To suggest that nearly one out of four women in Canada is illiterate is to enshrine the divisions of education by class with a morality that blames women for their own situations. To be labeled "illiterate" smells of irresponsibility, immorality - "they" choose to be that way - what is that? poor? to drop out of school at 16 because of pregnancy? to move from one's country of birth? to spend every hour of the day in the isolation of one's home with kids?

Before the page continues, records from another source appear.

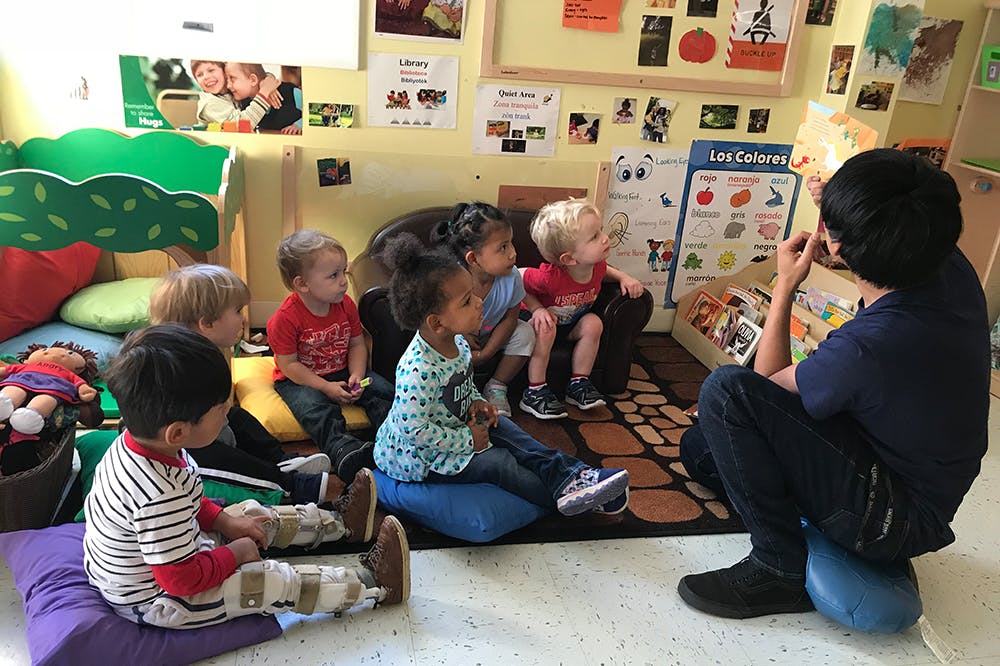 Person reading to a group of children in a classroom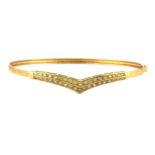 A 9ct yellow gold bangle set with alexandrite, L. 6.5cm.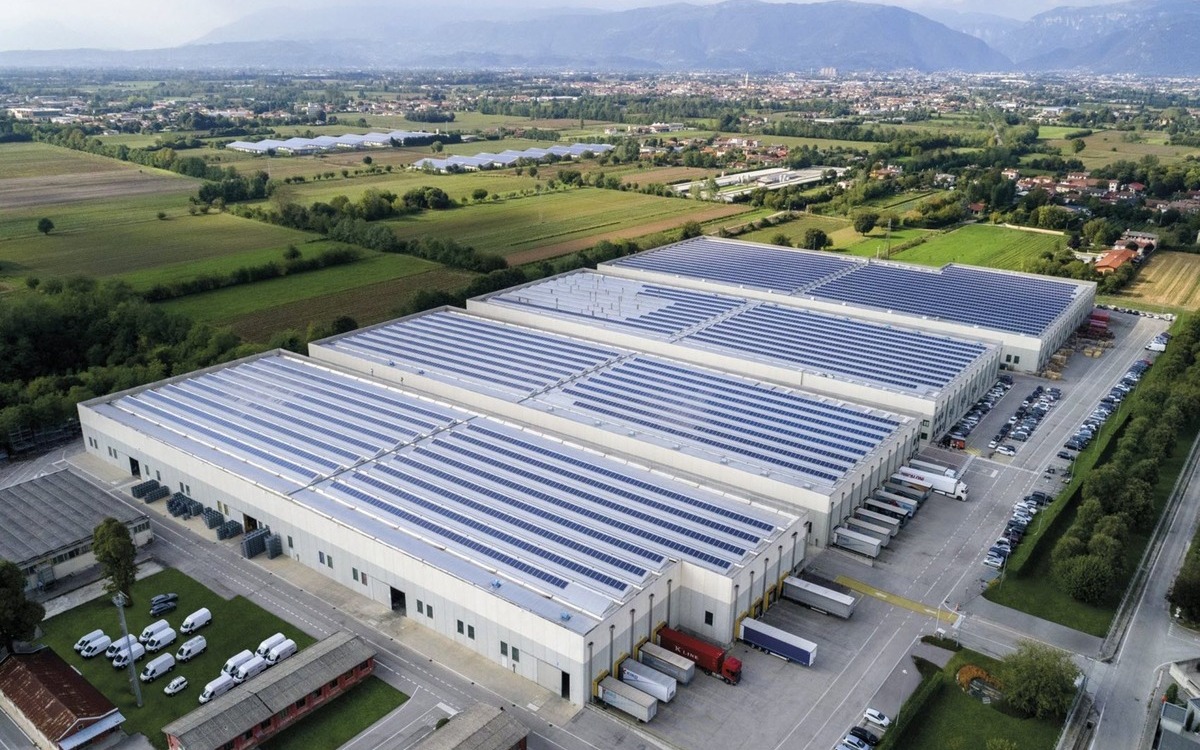 Aerial view of a large industrial building.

Choice? How much choice when we look at the material and social relations in which women are enmeshed? How does the wall established by "illiteracy" further divide us as women, creating a barrier across which it is impossible to speak or to hear one another?

In the opening passage of this essay, Alix reflects upon how, when her husband drowned and she was plunged into poverty, she came to see the women with whom she now had to live as more like herself than not; in time, she lost her fear of the "other city". How to hold the tension of sameness and difference; how to listen as well as speak? To label women as illiterate is to create an "other"; it is a form that defines difference in the terms of reference of the dominant language and practices; as such, it is to perpetuate domination, separation and fear. We have enough of that. To talk of reading, writing and education - and how to think critically, that is, through the ideological "truths" with which we are confronted day after day - is perhaps a way out of the ideological trap of (il)literacy, and the institutionalization of difference through dominance.

HOW DOES THE WALL ESTABLISHED BY "ILLITERACY" FURTHER DIVIDE US AS WOMEN, CREATING A BARRIER ACROSS WHICH IT IS IMPOSSIBLE TO SPEAK OR TO HEAR ONE ANOTHER?

1 All references to the Southam Survey are taken from "Broken Words: Why Five Million Canadians are Illiterate," the Southam Literacy Report. It is available for $2.00 by writing to Literacy, Southam Newspaper Group, Suite 900, 150 Bloor Street West, Toronto, Ontario M5S 2Y8.

2 This jury of peers, or "representative Canadians" as the Southam refers to them, consisted of executives in business and industry, 2 rights advocates, executive officers of various organizations, 2 nationally-acclaimed authors, other professionals, 3 literacy workers, and 3 who were listed as various forms of" workers". Literacy students were also included, but they did not count as one vote per person, as in the case of other jurors, but passed "collective" judgment which counted as one vote. Note, the jurors were not, apparently, told to assess illiteracy, but desirable functioning.

3 Linda Brodkey, "Tropics of Literacy", Journal of Education, Vol. 168, No.2, 1986, pp. 47-54.

4 Jenny Horsman, "Something in My Mind Besides the Everyday." Ed. D. dissertation, OISE, June 1988.

5 Kathleen Rockhill, "Literacy as Threat/Desire: Longing to be SOME- BODY," in J.S. Gaskill and A.T. McLaren (eds.), Women and Education: A Canadian Perspective (Calgary: Detselig, 1987).

Kathleen Rockhill teaches in the areas of feminist research theory and methodology, and feminist approaches to adult education at the Ontario Institute of Studies in Education (OISE). She is interested in questions concerning the effect of gender-power relations on learning and education.